*Goals*
**a.** Decide whether each statement agrees with the Champions League final article below, answering yes or no and quoting the deciding words: (i) Kiev's Olympic Stadium has a capacity of 70,000; (ii) Dynamo Kiev won Sunday's game against Zorya Luhansk; (iii) Volodymyr Spilnichenko held to his idea of putting black fans in a separate sector.
**b.** In the Champions League final article below, name every offense by Dynamo Kiev's fans for which, the text says, UEFA has repeatedly punished the club.

---------- Source excerpt ----------

Concerns remain after Ukraine awarded UEFA Champions League final
Russia and Ukraine’s political rivalry will extend into the world of football next year as they try to outdo each other in hosting two of the sport’s biggest events.
Ukraine’s capital Kiev will play host to the Champions League final at its 70,000-capacity Olympic Stadium less than a month before Russia’s 2018 World Cup begins. The decision was announced by UEFA on Thursday.
Just like in neighbouring Russia, there are concerns over football-related racism and violence in Ukraine.
While a game at the stadium Sunday between Dynamo Kiev and Zorya Luhansk appeared to pass without incident as Dynamo lost 1-0, the club has been repeatedly punished by UEFA for violence, racism and pitch invasions by its fans at the Olympic Stadium. There were also safety violations related to blocked stairways at the stadium.
At a Champions League game against Chelsea in October last year, a gang of supporters believed to be from the hardline nationalist Rodychi group roamed the stands for much of the first half. They carried out unprovoked attacks on black fans and other supporters who opposed the rampage.
UEFA ordered Dynamo to play its next two Champions League games behind closed doors, but there was further controversy when the stadium’s director, Volodymyr Spilnichenko, suggested on Ukrainian TV he could consider segregating black fans into a separate sector of the stadium to avoid further racist incidents. Spilnichenko later said his comments had been wrongly interpreted and he did not back segregation.

---------- Data supplied ----------

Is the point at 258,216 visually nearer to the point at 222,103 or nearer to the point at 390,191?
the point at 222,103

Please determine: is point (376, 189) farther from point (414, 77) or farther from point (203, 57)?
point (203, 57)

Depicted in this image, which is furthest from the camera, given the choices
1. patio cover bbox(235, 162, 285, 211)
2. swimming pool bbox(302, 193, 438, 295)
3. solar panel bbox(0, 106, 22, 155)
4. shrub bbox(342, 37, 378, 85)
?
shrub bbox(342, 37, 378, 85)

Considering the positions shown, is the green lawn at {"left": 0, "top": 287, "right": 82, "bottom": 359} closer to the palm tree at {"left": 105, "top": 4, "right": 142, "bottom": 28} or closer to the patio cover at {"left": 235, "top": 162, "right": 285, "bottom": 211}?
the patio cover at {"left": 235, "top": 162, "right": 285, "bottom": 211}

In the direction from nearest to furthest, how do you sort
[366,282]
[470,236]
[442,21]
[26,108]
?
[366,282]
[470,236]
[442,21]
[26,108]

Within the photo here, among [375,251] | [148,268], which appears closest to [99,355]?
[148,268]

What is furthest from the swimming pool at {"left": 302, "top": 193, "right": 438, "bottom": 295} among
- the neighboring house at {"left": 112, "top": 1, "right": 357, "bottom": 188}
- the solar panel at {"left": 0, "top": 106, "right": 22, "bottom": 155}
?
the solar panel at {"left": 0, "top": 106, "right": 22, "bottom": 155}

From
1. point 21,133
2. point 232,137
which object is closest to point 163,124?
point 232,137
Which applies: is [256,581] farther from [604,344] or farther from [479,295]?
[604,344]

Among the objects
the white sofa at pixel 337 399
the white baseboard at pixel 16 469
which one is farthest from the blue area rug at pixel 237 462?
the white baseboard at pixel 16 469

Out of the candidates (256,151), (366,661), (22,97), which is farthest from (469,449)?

----------

*Answers*
**a.**
(i) Yes: "its 70,000-capacity Olympic Stadium"
(ii) No: "Dynamo lost 1-0"
(iii) No: "he did not back segregation"

**b.** Violence, racism and pitch invasions.